The Minnesota House voted Monday to make changes in teacher hiring practices. The bill seeks to address teacher shortages, but DFLers have concerns about the legislation.
The House bill combines two state teacher licensing boards into one. House Republicans say the old way of hiring teachers was "complex and confusing." They say this new model will simplify the process and attract more teachers to the state.
"We're blessed in this state to have a lot of people that are experts in the field who decide to have a career change later on in life," said Rep. Sarah Anderson, R-Plymouth. "If this helps them get in the classroom and use that knowledge of actually being out in the work force and in some of these fields, that is value that our students could benefit from."

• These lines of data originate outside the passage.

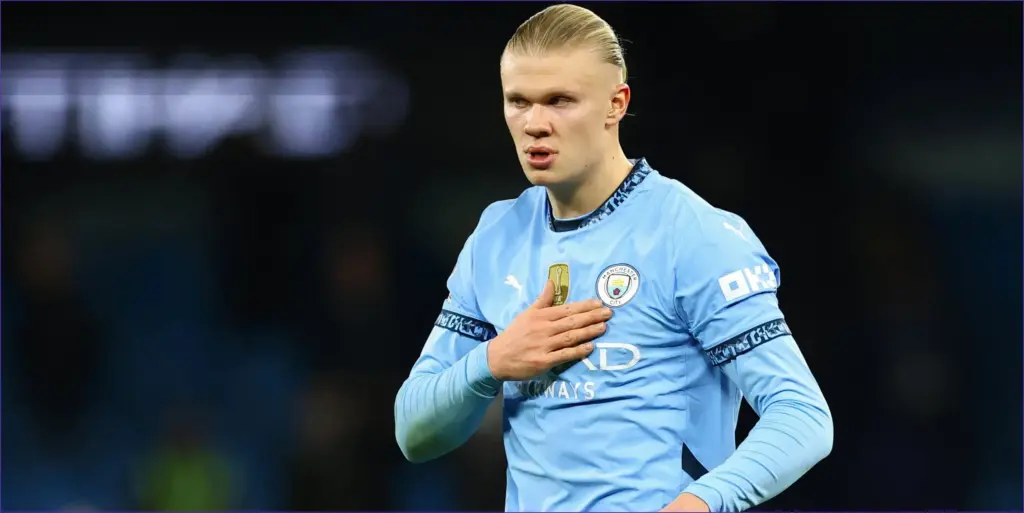 Wilcox negotiates high caliber striker for manchester united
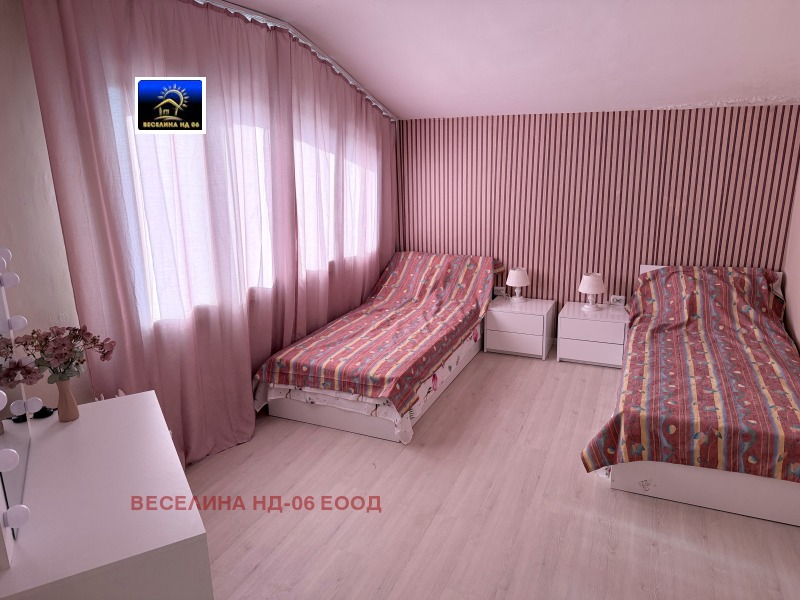 Продава КЪЩА, с. Оброчище, област Добрич, снимка 9 - Къщи - 53040942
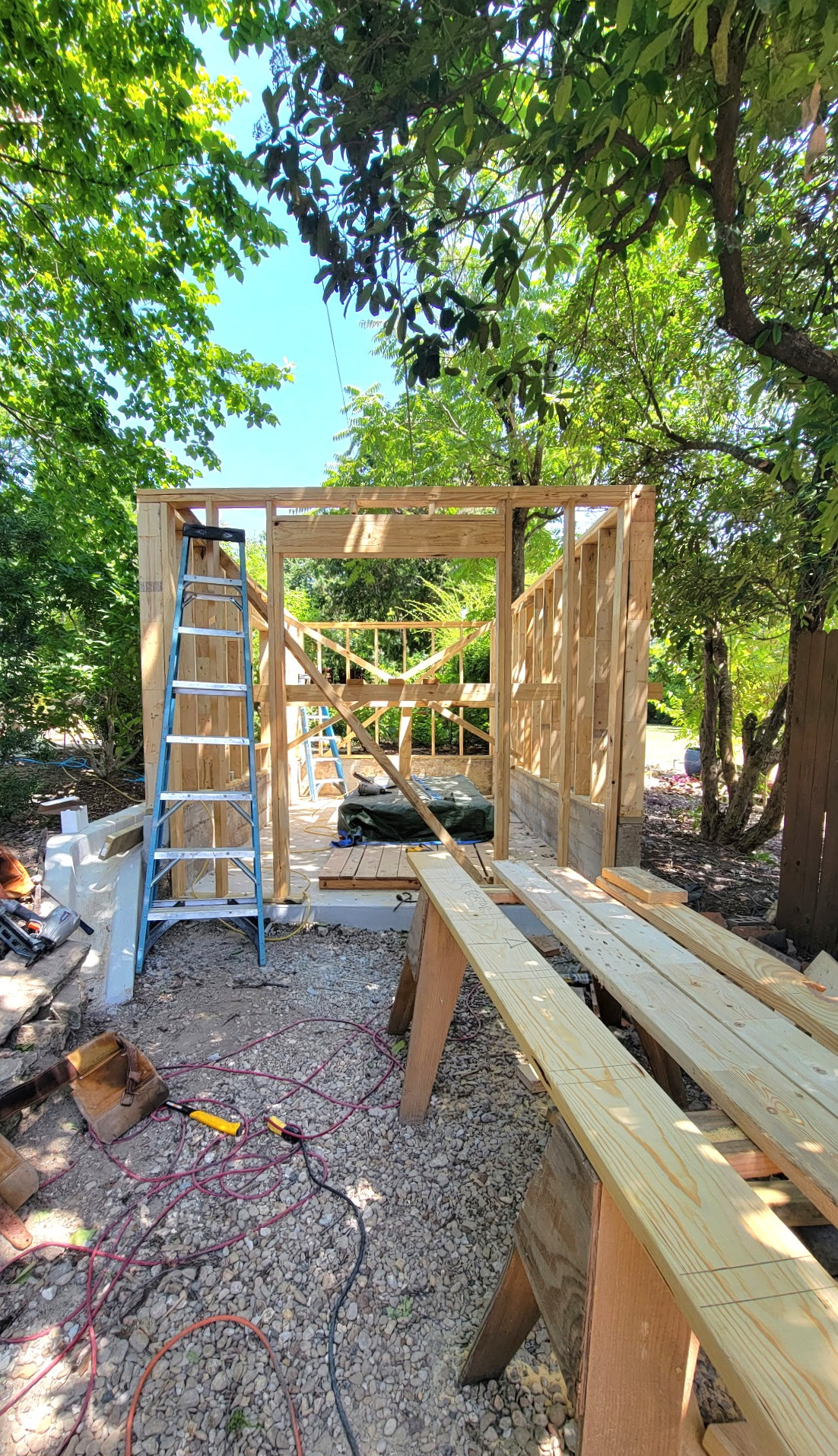 DETACHED GARAGE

Those in favor of changing the current system say it will not compromise standards and candidates would need to pass a series of tests to qualify.
If the bill passes, a new four-tiered licensing system would be put in place. But, not all legislators think this is a good bill. Some Democrats believe it could make the teacher shortage worse.
"Part of the cause of the teacher shortage is the relentless Republican attack on public education and our teachers," said Rep. Melissa Hortman, DFL-Brooklyn Park. "Just a few days ago on this house floor, Republicans voted to under fund again which could cause teacher layoffs across the state. Republicans use teachers and our schools to score political points year after year."
The House vote was 76 to 55 in favor of the bill. The Minnesota Senate will take up the issue next.